Perché Dylan McKay di Beverly Hills 90210, multimilionario e alcolizzato, schivo ma buono, concupito da tutte ma innamorato della ragazza della porta accanto, è stato l’eroe incontrastato del primo teen drama che ha formato emotivamente un’intera generazione di adolescenti, quelli nati negli anni ’70. E che ha inciso indelebilmente anche sulle vite dei suoi attori protagonisti, poco più che adolescenti a loro volta.
I teenagers, insomma, per la prima volta rappresentati dai teenagers stessi, affrontando di petto temi allora tabù sullo schermo per gli under 18 come la prima esperienza sessuale, la droga, l’AIDS. Beverly Hills 90210 aveva congelato la nostra adolescenza, rendendola un perfetto tempo sospeso.
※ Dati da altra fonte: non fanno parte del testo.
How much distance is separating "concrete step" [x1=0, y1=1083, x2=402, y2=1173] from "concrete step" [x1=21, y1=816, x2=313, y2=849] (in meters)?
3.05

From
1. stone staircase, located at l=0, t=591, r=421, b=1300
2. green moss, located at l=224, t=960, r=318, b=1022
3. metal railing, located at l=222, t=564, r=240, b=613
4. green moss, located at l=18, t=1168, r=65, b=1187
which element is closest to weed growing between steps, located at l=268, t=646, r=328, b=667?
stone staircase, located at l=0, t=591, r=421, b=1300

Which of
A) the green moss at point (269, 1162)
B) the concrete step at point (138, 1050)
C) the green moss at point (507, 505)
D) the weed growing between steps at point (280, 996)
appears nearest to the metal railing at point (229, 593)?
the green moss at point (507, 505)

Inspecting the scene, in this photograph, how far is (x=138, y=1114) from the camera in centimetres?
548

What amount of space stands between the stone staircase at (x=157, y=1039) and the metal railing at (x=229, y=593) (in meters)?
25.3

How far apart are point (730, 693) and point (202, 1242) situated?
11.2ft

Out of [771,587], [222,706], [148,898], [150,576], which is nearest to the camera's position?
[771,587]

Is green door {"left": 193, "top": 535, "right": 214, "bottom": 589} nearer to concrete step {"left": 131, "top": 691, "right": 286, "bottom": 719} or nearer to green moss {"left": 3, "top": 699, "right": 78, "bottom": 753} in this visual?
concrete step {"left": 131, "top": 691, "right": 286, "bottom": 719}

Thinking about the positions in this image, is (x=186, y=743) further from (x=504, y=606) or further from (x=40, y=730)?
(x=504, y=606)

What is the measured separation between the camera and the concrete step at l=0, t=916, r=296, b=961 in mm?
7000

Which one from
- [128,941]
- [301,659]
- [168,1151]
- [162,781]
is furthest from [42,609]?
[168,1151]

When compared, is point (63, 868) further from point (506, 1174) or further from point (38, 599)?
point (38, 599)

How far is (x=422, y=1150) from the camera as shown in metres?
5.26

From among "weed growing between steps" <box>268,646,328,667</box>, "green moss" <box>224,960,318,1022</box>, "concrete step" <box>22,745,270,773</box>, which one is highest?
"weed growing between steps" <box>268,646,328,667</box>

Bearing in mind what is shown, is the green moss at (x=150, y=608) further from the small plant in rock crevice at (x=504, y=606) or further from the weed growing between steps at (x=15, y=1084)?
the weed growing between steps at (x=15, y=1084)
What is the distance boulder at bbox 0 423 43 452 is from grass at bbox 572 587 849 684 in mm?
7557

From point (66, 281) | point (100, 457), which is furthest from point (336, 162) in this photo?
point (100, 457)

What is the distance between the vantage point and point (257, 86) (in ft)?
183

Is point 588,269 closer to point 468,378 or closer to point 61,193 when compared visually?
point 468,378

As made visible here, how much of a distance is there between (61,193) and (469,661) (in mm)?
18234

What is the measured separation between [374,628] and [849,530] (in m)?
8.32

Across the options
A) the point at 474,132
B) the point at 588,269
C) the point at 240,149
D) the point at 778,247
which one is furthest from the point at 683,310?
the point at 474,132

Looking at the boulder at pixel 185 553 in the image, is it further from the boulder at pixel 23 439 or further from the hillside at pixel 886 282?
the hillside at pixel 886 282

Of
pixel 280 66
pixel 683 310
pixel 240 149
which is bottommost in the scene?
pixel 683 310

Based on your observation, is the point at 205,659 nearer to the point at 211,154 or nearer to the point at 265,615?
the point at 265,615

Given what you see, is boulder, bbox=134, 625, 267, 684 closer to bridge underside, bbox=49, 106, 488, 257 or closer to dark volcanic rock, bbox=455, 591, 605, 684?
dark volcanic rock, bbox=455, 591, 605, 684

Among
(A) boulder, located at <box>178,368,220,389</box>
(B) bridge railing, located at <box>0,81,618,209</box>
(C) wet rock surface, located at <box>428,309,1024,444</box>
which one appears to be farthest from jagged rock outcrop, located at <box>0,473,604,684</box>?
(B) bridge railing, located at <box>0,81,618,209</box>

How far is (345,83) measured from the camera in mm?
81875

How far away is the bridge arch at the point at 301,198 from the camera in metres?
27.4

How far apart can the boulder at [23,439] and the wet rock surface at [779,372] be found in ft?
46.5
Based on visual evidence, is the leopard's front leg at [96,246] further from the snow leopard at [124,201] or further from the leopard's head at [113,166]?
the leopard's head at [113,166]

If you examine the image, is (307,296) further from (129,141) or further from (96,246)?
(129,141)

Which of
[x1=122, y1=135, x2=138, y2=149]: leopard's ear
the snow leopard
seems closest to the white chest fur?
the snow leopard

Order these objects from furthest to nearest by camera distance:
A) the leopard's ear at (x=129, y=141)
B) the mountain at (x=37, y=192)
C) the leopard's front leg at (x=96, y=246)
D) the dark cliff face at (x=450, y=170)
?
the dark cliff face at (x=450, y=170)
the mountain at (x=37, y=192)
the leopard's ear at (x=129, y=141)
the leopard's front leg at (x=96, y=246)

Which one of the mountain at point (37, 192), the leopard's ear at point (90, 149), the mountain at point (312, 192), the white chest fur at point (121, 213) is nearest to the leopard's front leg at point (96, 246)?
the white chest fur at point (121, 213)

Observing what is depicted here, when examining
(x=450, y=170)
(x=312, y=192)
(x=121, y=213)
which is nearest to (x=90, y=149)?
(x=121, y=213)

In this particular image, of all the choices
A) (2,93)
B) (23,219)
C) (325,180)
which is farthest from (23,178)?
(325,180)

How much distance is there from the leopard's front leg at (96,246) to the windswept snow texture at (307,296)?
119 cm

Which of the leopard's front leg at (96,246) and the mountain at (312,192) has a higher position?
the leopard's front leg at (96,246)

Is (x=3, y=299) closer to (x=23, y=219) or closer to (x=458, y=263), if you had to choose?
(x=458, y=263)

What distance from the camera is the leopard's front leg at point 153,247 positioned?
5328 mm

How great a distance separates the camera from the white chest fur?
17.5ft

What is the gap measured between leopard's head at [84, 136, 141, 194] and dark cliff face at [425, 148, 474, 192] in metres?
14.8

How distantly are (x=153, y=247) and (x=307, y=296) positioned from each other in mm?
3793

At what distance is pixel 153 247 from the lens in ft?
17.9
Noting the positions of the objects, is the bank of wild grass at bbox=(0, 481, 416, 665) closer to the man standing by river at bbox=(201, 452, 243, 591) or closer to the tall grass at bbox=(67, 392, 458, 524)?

Non è un caso che Shannen Doherty, la Brenda Walsh fidanzata storica di Dylan nella serie, pochi giorni fa alla notizia dell’ictus che aveva colpito Luke Perry avesse dichiarato, come fosse passato un solo giorno dal set: «Lo amo e lui lo sa. È Luke, è il mio Dylan».
Per gli adolescenti degli anni ’90 Beverly Hills 90210 è stato uno straordinario fenomeno generazionale, capace di delineare i confini delle nostre identità incerte: le ragazze si dividevano in chi amava il “ribelle” Dylan, dal sopracciglio perennemente alzato in un’espressione di finto distacco, e chi Brandon, il bravo ragazzo, il timorato, quello che mamma e papà approverebbero alla prima cena in famiglia. Ma i ragazzi si identificavano soprattutto con Dylan perché, da ben prima di James Dean, è sempre il “bello e dannato” a dettare davvero le regole del fascino. Soprattutto se sotto la scorza batte un cuore fragile.
Con Luke Perry muore anche l’ultimo idolo adolescenziale da poster in cameretta, quello da staccare dalla copertina adesiva dei magazine per teenagers per attaccarlo sul diario di scuola: un universo di carta che i social media hanno reso preistoria. E che durava ben più a lungo del tempo di un like.